Stani Kulechov has taken action to reset the conversation within the Aave community after a controversial board vote rejected a proposal to transfer control of the protocol’s brand assets and intellectual property to the decentralized autonomous organization.
Key Takeaways:
- Aave’s founder says the protocol needs to expand beyond DeFi lending to continue growing.
- Aave Labs plans to share non-protocol revenue with AAVE holders and rethink IP control.
- Governance tensions remain over compensation and influence, despite the SEC concluding its investigation.
The failed vote reignited debate over the long-term direction of Aave and how value should be shared between token holders and core contributors.
Addressing these concerns in a message at Aave’s board forum on FridayKulechov said the protocol faces a strategic turning point as growth in decentralized financial lending alone may not be enough to support the next phase.
Aave founder says DeFi is at a crossroads
Kulechov argued that Aave should expand beyond its core DeFi lending business into areas such as real-world assets, institutional credit and consumer-oriented financial products.
Without that broader push, he warned, DeFi risks stalling as competition increases and market conditions change.
He described the ecosystem as “at a crossroads” and urged the community to think beyond short-term governance disputes.
A key element of the roadmap is a plan by Aave Labs to distribute non-protocol revenue to holders of the AAVE token.
This move would mark a shift in how the token captures value, expanding its role beyond voting on governance.
Kulechov also said that a revised proposal on intellectual property and trademark rights will be put forward, after strong resistance to the original plan.
The strategy pitch appears aimed at uniting a community that has become divided over issues of control and revenue ownership.
Kulechov cited real assets as a key growth avenue, citing estimates that put the value of global financial assets at roughly $500 trillion, a pool he believes on-chain finance can increasingly be tapped into.
Aave remains one of the largest DeFi protocols in terms of scale.

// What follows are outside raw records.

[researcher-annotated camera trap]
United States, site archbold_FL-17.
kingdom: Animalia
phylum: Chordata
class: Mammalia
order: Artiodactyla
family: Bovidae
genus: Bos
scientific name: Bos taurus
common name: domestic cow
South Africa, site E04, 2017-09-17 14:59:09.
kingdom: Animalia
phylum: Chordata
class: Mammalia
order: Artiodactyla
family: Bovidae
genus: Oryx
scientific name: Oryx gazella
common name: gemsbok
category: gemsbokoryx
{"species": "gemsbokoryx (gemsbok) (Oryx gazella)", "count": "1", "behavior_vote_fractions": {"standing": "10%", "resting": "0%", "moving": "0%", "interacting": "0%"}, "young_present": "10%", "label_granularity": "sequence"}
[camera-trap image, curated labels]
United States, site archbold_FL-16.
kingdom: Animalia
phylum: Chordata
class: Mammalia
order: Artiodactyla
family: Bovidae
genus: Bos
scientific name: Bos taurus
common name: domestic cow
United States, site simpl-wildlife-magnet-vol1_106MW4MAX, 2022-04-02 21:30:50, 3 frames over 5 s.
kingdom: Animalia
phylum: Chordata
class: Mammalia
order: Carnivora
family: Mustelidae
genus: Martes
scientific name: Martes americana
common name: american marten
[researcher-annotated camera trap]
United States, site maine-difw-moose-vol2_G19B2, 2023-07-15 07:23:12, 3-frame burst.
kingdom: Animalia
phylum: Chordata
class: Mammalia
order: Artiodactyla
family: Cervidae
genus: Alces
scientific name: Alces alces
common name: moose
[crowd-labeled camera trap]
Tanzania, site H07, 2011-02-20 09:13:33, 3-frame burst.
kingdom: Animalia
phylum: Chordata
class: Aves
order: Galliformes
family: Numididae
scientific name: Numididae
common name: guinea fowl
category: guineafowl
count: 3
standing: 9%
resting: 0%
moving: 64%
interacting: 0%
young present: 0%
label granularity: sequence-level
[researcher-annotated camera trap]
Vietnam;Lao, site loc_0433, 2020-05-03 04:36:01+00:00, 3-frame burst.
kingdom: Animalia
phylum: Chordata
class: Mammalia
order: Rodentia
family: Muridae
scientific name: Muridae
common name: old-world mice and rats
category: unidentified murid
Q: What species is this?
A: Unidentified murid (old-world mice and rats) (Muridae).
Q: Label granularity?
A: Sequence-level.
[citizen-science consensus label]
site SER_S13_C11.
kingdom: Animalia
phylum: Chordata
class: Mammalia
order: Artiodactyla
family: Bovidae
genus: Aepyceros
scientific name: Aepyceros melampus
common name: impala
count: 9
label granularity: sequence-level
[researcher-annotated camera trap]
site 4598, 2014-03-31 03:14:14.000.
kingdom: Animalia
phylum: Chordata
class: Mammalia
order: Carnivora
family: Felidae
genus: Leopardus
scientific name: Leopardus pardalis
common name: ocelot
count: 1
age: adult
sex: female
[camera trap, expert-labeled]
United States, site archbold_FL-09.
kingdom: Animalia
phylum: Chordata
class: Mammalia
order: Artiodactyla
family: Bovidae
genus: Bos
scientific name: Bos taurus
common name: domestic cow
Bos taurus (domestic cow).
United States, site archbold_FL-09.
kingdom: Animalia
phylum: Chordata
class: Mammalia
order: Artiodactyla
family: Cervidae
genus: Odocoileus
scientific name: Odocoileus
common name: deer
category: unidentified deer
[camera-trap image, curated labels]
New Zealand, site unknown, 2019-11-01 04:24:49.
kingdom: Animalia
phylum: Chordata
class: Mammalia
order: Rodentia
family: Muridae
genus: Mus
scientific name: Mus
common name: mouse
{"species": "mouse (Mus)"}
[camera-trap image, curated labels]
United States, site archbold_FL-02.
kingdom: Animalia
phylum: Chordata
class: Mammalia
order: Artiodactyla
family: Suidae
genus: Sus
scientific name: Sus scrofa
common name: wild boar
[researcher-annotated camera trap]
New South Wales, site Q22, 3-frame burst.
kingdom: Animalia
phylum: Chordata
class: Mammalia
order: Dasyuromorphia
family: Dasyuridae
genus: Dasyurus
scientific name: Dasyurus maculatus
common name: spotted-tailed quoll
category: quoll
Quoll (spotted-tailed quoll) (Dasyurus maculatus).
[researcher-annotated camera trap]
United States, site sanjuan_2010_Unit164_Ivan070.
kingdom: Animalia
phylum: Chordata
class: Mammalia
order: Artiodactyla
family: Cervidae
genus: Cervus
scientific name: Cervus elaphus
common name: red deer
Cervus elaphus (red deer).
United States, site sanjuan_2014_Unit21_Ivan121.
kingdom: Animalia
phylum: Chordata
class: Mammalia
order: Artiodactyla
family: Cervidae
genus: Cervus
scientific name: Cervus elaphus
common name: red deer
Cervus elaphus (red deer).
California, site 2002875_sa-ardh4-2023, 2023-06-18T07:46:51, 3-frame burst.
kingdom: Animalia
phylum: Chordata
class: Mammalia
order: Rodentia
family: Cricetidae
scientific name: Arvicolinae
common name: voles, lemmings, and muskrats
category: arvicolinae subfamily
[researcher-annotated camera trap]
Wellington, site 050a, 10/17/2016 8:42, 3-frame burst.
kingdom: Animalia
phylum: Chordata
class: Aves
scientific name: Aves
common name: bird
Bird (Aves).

Industry data showed the platform’s total value exceeded $45 billion in October, underscoring its influence even as the broader industry grapples with slower growth and regulatory uncertainty.
Aave Governance dispute centers on swap fees and revenue auditing
The governance dispute itself focused on fees generated by token swaps routed through services like CoW Swap, which allows users to trade directly from Aave.
Some community members argued that this revenue should go to the DAO, while others preferred to keep it under the control of Aave Labs to fund development.
Tensions were heightened by Kulechov’s recent purchase of approximately $15 million worth of AAVE tokens.
Critics suggested the measure was intended to influence the vote, a claim Kulechov rejected, saying the purchase reflected a personal belief rather than an attempt to influence the board.
Last month, the U.S. Securities and Exchange Commission formally concluded its multi-year investigation into the Aave Protocol without recommending any enforcement action.
This action puts an end to almost four years of regulatory uncertainty surrounding one of the most widely used credit platforms in the decentralized finance sector.